The Mets have some good, young pitching with potential, but are thin on position player prospects. They don’t want to deal their pitching and have few major players of value to trade – they don’t want to part with Jon Niese or Ike Davis and can’t trade Wright now – so their primary route for immediate improvement is by the free-agent market.
Sandy Alderson was an austerity-driven general manager while with Oakland and San Diego, and his first two years with the Mets. If Wilpon is willing to spend, it will be interesting to see how Alderson will react.
I don’t expect him to abandon his method of evaluating players, but hope he’ll show some daring if there is a big-ticket player available. Curtis Granderson could be had next winter, but are all his homers – figure a decline moving out of Yankee Stadium – worth all his strikeouts? I don’t think Alderson would agree.
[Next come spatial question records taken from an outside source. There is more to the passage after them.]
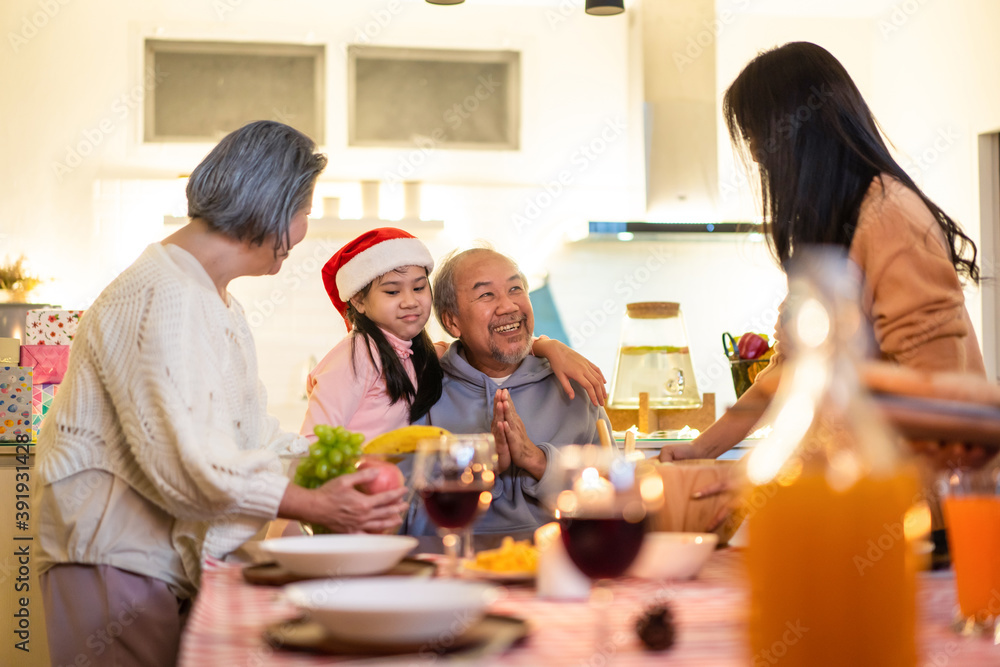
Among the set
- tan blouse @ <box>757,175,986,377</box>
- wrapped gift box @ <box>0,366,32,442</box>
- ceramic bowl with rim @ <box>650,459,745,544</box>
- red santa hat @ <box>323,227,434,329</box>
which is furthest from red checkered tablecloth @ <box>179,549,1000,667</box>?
wrapped gift box @ <box>0,366,32,442</box>

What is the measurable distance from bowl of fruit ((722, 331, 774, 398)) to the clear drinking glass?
2.21 meters

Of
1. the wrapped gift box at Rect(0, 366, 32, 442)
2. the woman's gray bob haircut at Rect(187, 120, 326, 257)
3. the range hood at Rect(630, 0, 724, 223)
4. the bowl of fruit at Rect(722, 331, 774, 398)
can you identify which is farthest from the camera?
the range hood at Rect(630, 0, 724, 223)

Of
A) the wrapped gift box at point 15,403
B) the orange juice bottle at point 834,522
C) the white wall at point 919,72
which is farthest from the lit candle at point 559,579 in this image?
the white wall at point 919,72

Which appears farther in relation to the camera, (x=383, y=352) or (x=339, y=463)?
(x=383, y=352)

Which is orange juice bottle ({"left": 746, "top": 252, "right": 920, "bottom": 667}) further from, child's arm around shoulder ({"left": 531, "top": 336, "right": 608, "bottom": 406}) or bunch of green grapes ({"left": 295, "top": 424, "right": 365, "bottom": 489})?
child's arm around shoulder ({"left": 531, "top": 336, "right": 608, "bottom": 406})

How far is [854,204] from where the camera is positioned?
58.4 inches

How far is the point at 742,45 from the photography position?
4625 mm

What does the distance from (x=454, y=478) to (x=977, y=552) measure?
0.50 m

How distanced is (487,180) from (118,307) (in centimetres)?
316

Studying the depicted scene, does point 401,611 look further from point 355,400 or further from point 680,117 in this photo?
point 680,117

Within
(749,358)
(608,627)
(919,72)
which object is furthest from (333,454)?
(919,72)

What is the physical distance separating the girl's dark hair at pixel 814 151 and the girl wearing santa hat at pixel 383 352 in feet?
2.25

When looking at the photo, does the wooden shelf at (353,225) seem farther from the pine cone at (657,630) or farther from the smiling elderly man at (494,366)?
the pine cone at (657,630)

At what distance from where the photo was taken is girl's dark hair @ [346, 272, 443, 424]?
2.13 metres
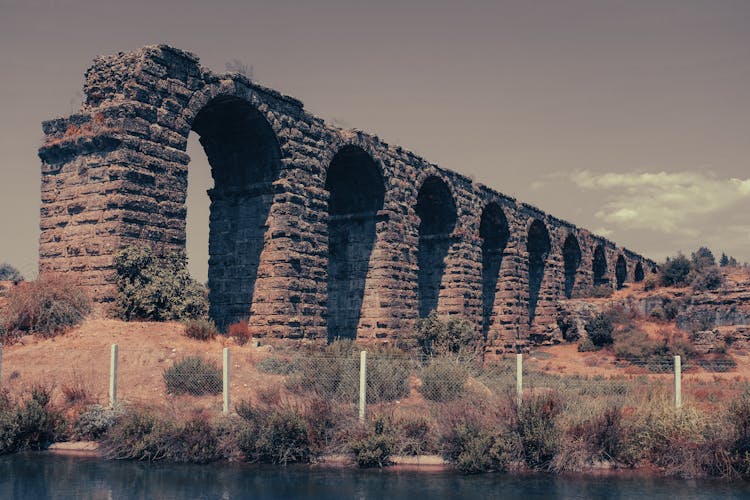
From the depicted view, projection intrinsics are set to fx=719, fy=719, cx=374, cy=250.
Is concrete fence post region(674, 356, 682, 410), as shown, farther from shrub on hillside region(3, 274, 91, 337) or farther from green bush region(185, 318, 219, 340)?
shrub on hillside region(3, 274, 91, 337)

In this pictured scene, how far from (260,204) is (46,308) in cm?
671

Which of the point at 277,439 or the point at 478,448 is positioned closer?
the point at 478,448

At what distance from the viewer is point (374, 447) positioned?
35.6 feet

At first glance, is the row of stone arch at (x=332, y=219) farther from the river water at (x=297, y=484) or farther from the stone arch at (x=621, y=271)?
the stone arch at (x=621, y=271)

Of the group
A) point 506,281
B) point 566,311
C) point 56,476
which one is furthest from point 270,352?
point 566,311

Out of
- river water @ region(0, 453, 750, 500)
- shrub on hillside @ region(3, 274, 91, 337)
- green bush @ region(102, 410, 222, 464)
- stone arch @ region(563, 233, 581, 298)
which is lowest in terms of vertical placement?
river water @ region(0, 453, 750, 500)

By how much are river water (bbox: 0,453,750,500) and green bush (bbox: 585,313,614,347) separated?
2665cm

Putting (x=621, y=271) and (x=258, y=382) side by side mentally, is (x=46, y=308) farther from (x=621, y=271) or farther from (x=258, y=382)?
(x=621, y=271)

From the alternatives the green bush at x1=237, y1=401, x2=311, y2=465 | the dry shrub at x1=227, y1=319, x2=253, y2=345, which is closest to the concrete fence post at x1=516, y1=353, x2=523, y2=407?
the green bush at x1=237, y1=401, x2=311, y2=465

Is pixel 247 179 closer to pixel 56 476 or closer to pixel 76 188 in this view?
pixel 76 188

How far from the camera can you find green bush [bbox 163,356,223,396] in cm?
1361

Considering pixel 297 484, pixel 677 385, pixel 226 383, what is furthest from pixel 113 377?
pixel 677 385

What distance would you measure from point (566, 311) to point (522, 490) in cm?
3227

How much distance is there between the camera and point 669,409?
11.5 m
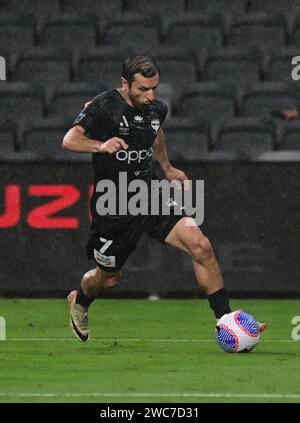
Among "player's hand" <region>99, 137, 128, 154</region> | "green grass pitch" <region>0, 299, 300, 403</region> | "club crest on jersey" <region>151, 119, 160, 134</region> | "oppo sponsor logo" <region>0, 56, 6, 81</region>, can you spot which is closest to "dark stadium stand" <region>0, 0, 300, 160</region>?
"oppo sponsor logo" <region>0, 56, 6, 81</region>

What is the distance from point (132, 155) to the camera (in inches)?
379

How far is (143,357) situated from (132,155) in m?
1.50

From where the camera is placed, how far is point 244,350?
9.29 metres

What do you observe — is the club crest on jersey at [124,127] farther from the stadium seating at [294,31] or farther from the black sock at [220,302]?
the stadium seating at [294,31]

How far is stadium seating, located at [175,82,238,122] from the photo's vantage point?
16.2 metres

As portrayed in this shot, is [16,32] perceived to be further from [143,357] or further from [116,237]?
[143,357]

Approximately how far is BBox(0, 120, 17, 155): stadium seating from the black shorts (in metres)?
5.56

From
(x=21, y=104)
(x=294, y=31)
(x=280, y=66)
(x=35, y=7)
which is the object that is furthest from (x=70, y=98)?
(x=294, y=31)

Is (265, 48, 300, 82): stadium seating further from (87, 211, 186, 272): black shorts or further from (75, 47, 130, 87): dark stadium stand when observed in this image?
(87, 211, 186, 272): black shorts
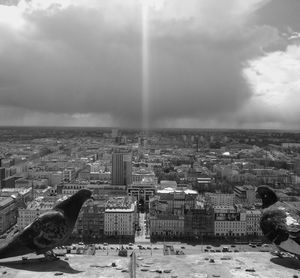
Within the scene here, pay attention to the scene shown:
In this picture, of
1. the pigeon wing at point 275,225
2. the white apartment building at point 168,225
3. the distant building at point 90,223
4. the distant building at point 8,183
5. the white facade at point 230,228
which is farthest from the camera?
the distant building at point 8,183

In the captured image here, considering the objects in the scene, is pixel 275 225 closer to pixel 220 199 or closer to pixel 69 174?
pixel 220 199

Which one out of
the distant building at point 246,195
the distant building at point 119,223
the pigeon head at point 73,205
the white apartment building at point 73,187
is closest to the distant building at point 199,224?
the distant building at point 119,223

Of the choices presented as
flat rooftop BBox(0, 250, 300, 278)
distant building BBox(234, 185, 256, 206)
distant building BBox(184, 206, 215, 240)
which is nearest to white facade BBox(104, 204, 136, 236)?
distant building BBox(184, 206, 215, 240)

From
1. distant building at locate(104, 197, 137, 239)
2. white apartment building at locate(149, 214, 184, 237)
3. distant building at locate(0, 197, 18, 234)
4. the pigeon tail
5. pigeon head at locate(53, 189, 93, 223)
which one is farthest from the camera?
distant building at locate(0, 197, 18, 234)

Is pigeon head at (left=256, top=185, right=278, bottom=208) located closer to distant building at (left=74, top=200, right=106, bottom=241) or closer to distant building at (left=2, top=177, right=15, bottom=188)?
distant building at (left=74, top=200, right=106, bottom=241)

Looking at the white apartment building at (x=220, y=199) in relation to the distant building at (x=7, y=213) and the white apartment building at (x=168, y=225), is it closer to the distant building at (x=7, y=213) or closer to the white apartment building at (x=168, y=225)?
the white apartment building at (x=168, y=225)

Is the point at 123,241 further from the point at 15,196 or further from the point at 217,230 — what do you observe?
the point at 15,196
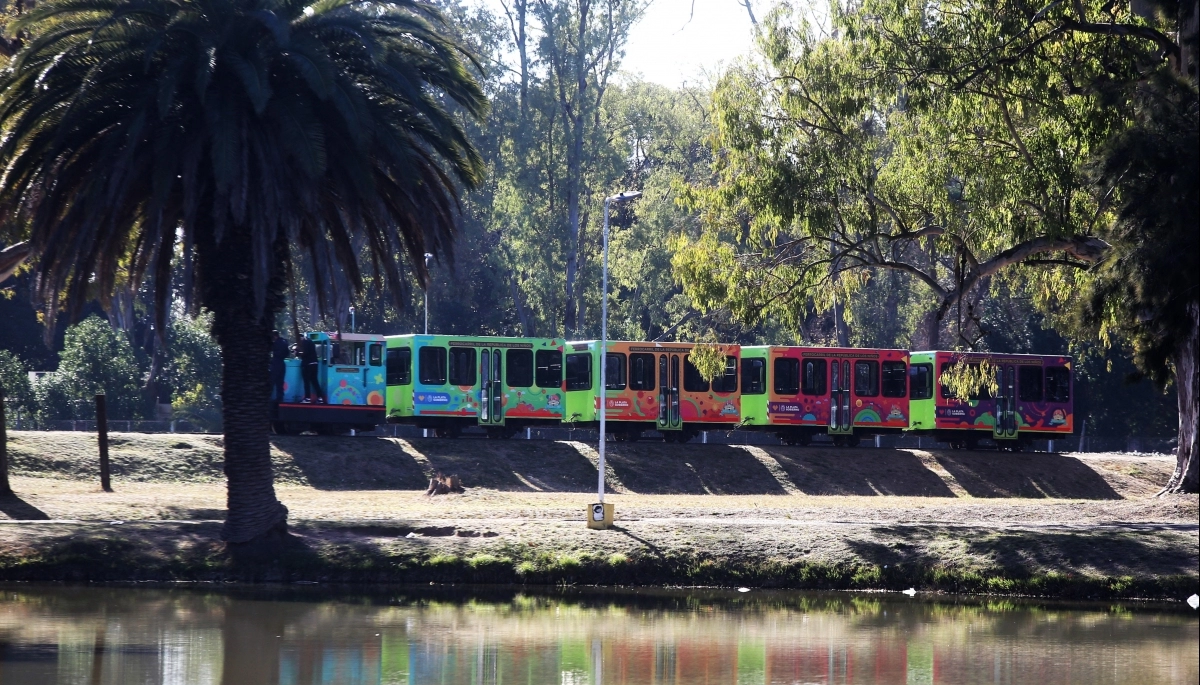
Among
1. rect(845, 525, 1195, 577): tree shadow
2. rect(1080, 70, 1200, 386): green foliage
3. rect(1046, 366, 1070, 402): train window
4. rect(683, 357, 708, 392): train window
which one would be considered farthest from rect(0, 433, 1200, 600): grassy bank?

Ellsbury would be ideal for Citi Field, but won’t come cheaply.
But, that’s next year.
The first test to the believability of that statement will come at the end of spring training when players are released to create a new free-agent market. That’s a wave of available talent, and I would guess, there could be an outfielder or two that could start for the Mets. Nothing great, but better than what is there now.
There could also be a reliever or two.
The second test will be at the trade deadline if the Mets are competitive. Alderson waited too long yesterday in the hope the Mets’ bullpen would right itself. It didn’t happen and soon after the All-Star break the season began to spiral out of control. By the deadline it was clear the season was lost.
The first two tests are important because they will show the Mets’ true intentions as to fielding a competitive team.
Wilpon also said yesterday spending would in part be contingent on attendance. Attendance has steadily declined and the way the roster is presently constructed doesn’t inspire confidence.
Signing Wright was the first step, but there are so many more to take.